• [Directions for this task] Search the records below for "pagead" and copy every line it turns up in.

• [Dataset content]
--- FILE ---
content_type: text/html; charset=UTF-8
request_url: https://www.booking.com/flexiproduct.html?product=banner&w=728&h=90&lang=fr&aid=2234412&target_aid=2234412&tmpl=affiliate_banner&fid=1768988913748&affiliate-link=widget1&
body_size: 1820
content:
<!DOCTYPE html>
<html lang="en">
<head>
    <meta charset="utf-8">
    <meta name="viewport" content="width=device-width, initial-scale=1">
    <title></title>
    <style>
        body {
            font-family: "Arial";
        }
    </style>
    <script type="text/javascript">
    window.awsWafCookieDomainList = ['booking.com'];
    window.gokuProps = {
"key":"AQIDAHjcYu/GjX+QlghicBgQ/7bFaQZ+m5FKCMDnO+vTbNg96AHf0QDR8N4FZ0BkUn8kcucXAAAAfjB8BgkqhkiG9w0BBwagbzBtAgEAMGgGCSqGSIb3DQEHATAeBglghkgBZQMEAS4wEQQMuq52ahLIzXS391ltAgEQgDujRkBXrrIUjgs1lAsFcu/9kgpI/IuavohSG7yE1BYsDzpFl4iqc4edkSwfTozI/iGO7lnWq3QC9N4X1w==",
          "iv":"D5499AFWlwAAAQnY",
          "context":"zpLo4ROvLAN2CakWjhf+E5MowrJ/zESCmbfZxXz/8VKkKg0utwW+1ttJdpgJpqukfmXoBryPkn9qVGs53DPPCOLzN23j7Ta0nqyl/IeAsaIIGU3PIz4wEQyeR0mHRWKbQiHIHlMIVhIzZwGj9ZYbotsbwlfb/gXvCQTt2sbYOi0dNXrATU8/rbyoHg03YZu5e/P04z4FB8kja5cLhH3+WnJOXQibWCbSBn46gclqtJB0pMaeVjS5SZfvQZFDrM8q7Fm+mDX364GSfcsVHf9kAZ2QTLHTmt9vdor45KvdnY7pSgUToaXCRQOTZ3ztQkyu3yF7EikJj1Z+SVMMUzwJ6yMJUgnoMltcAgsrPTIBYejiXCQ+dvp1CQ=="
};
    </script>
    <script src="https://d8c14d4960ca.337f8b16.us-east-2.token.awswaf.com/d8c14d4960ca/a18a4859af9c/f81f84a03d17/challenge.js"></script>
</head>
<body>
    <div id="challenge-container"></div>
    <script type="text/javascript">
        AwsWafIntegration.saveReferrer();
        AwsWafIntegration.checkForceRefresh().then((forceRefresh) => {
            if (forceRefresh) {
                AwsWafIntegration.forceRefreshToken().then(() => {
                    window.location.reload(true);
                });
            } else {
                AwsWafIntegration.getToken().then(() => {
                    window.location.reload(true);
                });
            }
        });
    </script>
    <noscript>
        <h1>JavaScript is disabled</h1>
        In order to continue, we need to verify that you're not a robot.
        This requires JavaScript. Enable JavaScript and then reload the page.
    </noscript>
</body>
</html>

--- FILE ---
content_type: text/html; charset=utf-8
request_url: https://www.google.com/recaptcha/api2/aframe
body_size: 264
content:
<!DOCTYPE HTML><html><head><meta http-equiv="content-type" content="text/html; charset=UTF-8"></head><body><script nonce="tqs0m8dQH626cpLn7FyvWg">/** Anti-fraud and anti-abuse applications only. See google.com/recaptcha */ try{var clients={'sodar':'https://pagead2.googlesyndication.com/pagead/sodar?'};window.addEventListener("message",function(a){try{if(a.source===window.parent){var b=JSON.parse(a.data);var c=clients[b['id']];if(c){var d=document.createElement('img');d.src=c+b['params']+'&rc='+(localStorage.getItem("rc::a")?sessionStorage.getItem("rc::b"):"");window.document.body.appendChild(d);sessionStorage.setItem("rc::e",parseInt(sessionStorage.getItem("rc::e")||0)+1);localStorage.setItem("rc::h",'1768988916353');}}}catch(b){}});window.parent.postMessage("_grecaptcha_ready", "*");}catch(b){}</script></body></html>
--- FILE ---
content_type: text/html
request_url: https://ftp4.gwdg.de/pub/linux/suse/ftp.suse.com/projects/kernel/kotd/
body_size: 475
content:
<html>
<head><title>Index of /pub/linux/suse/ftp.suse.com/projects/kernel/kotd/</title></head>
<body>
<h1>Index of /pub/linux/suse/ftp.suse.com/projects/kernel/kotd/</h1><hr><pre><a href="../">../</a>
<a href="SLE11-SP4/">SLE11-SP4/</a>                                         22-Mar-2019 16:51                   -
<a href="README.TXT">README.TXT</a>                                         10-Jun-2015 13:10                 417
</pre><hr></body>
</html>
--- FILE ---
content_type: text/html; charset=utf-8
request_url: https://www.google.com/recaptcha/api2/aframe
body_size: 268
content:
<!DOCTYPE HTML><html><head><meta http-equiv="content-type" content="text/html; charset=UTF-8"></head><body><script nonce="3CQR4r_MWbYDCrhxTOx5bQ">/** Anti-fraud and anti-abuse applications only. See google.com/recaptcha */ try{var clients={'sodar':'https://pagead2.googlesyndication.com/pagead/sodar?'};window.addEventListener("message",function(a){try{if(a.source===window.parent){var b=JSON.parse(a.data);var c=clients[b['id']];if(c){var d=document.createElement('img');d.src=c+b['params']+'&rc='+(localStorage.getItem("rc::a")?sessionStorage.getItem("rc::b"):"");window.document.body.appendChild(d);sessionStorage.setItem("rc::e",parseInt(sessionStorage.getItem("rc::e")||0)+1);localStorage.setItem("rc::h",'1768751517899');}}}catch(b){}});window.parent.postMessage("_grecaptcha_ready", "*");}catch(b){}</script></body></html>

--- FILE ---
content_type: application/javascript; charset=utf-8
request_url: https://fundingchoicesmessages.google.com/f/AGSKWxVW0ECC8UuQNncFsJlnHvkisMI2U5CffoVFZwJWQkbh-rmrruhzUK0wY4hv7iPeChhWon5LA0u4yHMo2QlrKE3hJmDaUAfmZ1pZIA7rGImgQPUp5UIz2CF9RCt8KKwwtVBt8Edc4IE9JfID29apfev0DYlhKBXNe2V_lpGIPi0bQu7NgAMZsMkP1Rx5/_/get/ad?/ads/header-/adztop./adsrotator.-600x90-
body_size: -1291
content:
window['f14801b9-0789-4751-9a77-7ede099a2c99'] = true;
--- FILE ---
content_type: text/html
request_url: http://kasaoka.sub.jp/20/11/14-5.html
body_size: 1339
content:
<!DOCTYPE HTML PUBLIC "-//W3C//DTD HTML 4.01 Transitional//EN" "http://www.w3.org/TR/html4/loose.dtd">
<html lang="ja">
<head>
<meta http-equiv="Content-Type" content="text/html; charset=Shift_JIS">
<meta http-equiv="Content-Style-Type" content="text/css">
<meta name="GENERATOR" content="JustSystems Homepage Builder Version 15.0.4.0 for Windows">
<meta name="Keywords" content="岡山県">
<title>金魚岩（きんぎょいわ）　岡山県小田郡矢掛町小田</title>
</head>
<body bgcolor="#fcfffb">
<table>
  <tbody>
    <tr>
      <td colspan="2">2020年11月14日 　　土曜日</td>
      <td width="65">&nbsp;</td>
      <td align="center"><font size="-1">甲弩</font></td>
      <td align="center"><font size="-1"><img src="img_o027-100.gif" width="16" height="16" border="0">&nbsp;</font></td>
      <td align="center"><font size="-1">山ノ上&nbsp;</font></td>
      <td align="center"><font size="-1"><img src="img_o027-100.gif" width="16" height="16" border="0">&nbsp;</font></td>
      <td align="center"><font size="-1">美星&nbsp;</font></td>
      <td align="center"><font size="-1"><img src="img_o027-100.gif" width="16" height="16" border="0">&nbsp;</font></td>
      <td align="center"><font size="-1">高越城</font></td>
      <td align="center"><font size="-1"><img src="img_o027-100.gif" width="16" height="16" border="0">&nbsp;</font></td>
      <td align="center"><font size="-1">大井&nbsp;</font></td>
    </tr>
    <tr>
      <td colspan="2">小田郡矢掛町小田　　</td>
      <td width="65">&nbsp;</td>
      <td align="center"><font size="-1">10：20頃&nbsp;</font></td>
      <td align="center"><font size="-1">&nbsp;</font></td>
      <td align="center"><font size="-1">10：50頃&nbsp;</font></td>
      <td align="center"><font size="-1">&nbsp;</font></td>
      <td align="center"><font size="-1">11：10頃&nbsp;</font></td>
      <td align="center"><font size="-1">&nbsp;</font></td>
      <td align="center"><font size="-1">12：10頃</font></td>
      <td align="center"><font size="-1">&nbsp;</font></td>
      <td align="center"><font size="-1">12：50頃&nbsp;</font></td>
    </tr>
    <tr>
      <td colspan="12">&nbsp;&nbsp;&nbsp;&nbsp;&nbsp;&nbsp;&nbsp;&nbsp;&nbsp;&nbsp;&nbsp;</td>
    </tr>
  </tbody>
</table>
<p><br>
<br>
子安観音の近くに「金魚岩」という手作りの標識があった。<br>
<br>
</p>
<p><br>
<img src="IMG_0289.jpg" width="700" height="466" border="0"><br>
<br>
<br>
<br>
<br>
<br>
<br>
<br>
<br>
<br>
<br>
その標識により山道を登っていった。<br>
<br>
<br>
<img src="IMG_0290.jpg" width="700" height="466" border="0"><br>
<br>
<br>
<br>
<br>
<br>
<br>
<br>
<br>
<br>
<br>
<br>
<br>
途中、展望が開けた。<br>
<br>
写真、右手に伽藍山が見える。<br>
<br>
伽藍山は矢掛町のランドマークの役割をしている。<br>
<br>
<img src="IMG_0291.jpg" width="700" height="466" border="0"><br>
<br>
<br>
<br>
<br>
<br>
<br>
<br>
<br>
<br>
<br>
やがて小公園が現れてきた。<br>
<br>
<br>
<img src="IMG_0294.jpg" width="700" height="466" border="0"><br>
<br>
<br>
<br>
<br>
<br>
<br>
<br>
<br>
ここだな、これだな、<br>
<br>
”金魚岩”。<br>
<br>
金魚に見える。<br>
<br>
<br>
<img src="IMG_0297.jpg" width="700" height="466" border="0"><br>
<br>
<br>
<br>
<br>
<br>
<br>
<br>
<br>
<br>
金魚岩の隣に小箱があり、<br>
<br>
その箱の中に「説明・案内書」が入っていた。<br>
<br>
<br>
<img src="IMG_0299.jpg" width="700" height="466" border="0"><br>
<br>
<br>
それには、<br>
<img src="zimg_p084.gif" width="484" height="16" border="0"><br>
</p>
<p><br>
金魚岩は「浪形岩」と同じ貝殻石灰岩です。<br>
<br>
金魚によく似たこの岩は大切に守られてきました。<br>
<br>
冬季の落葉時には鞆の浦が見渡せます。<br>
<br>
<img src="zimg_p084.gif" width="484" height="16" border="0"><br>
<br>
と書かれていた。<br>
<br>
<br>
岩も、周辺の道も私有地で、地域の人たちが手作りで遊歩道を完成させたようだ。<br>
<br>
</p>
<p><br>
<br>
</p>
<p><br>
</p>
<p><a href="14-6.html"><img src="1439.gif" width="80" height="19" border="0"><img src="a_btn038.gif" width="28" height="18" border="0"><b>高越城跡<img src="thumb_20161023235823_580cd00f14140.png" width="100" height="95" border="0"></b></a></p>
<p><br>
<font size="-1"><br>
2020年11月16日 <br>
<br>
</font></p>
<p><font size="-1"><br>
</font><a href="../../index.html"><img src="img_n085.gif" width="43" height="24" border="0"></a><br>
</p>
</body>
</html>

• [Written response]
<!DOCTYPE HTML><html><head><meta http-equiv="content-type" content="text/html; charset=UTF-8"></head><body><script nonce="tqs0m8dQH626cpLn7FyvWg">/** Anti-fraud and anti-abuse applications only. See google.com/recaptcha */ try{var clients={'sodar':'https://pagead2.googlesyndication.com/pagead/sodar?'};window.addEventListener("message",function(a){try{if(a.source===window.parent){var b=JSON.parse(a.data);var c=clients[b['id']];if(c){var d=document.createElement('img');d.src=c+b['params']+'&rc='+(localStorage.getItem("rc::a")?sessionStorage.getItem("rc::b"):"");window.document.body.appendChild(d);sessionStorage.setItem("rc::e",parseInt(sessionStorage.getItem("rc::e")||0)+1);localStorage.setItem("rc::h",'1768988916353');}}}catch(b){}});window.parent.postMessage("_grecaptcha_ready", "*");}catch(b){}</script></body></html>
<!DOCTYPE HTML><html><head><meta http-equiv="content-type" content="text/html; charset=UTF-8"></head><body><script nonce="3CQR4r_MWbYDCrhxTOx5bQ">/** Anti-fraud and anti-abuse applications only. See google.com/recaptcha */ try{var clients={'sodar':'https://pagead2.googlesyndication.com/pagead/sodar?'};window.addEventListener("message",function(a){try{if(a.source===window.parent){var b=JSON.parse(a.data);var c=clients[b['id']];if(c){var d=document.createElement('img');d.src=c+b['params']+'&rc='+(localStorage.getItem("rc::a")?sessionStorage.getItem("rc::b"):"");window.document.body.appendChild(d);sessionStorage.setItem("rc::e",parseInt(sessionStorage.getItem("rc::e")||0)+1);localStorage.setItem("rc::h",'1768751517899');}}}catch(b){}});window.parent.postMessage("_grecaptcha_ready", "*");}catch(b){}</script></body></html>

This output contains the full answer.